**Die Aufgaben**
- 1) Fasse den Absatz im Text über das Symposium, der mit „Am 4. Februar eröffneten“ beginnt, in einem kürzeren Satz zusammen und behalte dabei die wichtigsten Fakten bei.
- 2) Gib den Text über das Symposium von „Die massive Einwanderung“ bis „in Entwicklung seien.“ wortgetreu wieder.

**Text zum Lesen**
____________________

Am 4. Februar eröffneten der Tessiner Staatsrat Luigi Pedrazzini und der Bürgermeister der Kantonshauptstadt Bellinzona, Brenno Martignoni, das Symposium „Religionsfreiheit und multikulturelle Gesellschaft“. Renommierte Wissenschaftler und Experten für Religionsfreiheit diskutierten in der reformierten Kirche in Bellinzona unter anderem auch das Verhältnis von Religion und Staat.
Die massive Einwanderung von Menschen mit einem anderen Glaubensbekenntnis in den europäischen Raum, habe auch in der Schweiz die Religion zu einem zentralen Thema gemacht und fordere die Gesellschaft heraus, das Verhältnis von Religion und Staat zu überdenken. In Europa gebe es drei Modelle, wie Silvio Ferrari, Professor für Kirchenrecht an der Universität Mailand und Lugano darlegte, die nicht fest abgegrenzt und ständig in Entwicklung seien.

____________________

**Angezeigte Daten**

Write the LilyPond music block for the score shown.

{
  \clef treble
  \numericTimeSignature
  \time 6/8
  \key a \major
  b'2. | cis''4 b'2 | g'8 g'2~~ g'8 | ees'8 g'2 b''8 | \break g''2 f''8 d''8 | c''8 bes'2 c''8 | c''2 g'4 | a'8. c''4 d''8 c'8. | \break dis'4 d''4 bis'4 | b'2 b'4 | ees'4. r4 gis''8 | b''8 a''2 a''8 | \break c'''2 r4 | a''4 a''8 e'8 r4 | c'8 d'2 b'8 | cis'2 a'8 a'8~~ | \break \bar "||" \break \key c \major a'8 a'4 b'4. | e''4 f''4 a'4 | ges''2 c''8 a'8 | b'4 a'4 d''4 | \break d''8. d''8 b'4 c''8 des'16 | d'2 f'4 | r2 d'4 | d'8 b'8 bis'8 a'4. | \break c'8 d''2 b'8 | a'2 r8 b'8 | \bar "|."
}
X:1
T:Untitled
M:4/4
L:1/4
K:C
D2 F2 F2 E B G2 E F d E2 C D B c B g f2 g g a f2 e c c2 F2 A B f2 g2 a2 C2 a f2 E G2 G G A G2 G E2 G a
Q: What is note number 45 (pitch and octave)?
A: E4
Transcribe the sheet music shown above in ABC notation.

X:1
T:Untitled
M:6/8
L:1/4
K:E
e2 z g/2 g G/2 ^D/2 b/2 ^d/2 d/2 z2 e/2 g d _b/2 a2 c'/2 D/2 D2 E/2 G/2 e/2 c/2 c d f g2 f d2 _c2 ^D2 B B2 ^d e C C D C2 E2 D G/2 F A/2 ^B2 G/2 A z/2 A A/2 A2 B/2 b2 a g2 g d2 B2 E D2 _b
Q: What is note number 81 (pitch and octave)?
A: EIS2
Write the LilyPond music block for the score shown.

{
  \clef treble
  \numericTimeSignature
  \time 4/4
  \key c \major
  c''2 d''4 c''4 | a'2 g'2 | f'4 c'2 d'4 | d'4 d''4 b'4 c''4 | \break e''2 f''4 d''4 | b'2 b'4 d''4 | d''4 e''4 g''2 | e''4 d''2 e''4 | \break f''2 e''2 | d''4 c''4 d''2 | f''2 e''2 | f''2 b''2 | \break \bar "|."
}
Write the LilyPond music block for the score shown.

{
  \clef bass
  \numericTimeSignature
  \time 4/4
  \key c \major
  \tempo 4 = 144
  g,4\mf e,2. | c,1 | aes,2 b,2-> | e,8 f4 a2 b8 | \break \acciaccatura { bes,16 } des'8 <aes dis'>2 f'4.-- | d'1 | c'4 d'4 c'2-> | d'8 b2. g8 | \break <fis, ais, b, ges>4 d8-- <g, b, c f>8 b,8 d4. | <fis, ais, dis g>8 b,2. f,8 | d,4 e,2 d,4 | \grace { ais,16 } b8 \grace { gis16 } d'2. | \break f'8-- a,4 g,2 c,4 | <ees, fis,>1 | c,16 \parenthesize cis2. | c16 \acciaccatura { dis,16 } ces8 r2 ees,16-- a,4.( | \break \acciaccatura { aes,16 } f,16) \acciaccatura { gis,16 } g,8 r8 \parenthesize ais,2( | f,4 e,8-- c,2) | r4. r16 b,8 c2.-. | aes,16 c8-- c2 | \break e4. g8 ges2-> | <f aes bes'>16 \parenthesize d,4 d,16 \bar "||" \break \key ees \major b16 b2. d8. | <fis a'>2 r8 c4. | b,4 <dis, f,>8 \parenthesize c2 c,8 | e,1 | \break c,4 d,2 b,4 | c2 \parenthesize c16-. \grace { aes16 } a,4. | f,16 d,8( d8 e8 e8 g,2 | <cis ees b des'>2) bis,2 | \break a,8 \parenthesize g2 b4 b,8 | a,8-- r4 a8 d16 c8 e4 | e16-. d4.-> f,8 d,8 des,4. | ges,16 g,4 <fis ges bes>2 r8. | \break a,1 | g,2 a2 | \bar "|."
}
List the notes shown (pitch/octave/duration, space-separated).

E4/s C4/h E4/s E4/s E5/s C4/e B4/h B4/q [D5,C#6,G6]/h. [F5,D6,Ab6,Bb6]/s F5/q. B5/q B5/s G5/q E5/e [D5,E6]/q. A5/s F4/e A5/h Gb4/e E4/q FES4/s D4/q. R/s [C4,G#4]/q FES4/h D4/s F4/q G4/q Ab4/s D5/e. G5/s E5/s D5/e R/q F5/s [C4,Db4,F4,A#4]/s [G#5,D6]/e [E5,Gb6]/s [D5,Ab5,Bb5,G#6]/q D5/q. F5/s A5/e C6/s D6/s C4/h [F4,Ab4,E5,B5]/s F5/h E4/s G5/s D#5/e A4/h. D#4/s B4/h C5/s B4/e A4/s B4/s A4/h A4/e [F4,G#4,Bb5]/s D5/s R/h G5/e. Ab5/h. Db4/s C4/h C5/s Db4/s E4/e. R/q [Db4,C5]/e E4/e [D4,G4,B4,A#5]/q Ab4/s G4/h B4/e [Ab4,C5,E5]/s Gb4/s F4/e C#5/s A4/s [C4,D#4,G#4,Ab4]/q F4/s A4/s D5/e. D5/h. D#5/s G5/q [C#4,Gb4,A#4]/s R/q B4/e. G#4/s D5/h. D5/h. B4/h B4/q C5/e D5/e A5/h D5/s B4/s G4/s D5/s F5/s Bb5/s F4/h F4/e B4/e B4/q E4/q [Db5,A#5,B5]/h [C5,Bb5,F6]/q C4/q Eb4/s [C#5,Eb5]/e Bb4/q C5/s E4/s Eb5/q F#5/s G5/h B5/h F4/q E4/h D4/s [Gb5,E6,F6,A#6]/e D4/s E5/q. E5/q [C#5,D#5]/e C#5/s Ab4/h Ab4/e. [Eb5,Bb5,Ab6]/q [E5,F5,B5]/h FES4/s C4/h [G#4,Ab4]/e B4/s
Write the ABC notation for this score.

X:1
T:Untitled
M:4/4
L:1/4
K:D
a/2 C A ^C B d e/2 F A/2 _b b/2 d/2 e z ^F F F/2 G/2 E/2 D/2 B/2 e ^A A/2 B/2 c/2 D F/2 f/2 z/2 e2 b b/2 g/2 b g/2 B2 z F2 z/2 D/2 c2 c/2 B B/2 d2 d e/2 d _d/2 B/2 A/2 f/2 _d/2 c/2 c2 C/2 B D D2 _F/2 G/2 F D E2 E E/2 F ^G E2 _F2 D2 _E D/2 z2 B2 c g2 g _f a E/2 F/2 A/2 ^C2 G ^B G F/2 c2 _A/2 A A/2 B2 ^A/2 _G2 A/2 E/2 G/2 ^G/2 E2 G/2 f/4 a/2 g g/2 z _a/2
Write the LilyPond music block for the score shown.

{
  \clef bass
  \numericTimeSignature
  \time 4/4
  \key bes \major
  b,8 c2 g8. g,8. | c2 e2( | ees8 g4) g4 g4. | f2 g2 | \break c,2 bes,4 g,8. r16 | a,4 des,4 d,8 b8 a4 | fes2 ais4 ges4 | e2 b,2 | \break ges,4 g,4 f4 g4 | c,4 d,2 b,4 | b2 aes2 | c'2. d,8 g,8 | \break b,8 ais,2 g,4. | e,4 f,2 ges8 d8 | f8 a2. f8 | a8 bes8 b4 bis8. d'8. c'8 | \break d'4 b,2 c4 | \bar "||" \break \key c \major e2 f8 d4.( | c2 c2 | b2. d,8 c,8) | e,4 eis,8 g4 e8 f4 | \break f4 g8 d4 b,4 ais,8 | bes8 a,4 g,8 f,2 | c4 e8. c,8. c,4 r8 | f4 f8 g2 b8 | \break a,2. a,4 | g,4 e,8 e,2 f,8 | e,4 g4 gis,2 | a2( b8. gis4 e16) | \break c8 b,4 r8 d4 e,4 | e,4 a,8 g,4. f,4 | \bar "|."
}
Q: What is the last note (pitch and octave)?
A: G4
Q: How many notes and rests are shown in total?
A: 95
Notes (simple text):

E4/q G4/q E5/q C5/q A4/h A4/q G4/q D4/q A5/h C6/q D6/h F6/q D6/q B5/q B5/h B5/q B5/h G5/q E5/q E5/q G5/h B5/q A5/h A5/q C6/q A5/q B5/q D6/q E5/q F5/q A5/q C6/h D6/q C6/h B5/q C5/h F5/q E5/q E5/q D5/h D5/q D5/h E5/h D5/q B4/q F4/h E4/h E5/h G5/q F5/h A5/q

____________________

**Gelöste Aufgaben**
- 1) Am 4. Februar eröffneten der Tessiner Staatsrat Luigi Pedrazzini und Bellinzonas Bürgermeister Brenno Martignoni das Symposium „Religionsfreiheit und multikulturelle Gesellschaft“, auf dem renommierte Fachleute in der reformierten Kirche in Bellinzona unter anderem über das Verhältnis von Religion und Staat diskutierten.

- 2)
Die massive Einwanderung von Menschen mit einem anderen Glaubensbekenntnis in den europäischen Raum, habe auch in der Schweiz die Religion zu einem zentralen Thema gemacht und fordere die Gesellschaft heraus, das Verhältnis von Religion und Staat zu überdenken. In Europa gebe es drei Modelle, wie Silvio Ferrari, Professor für Kirchenrecht an der Universität Mailand und Lugano darlegte, die nicht fest abgegrenzt und ständig in Entwicklung seien.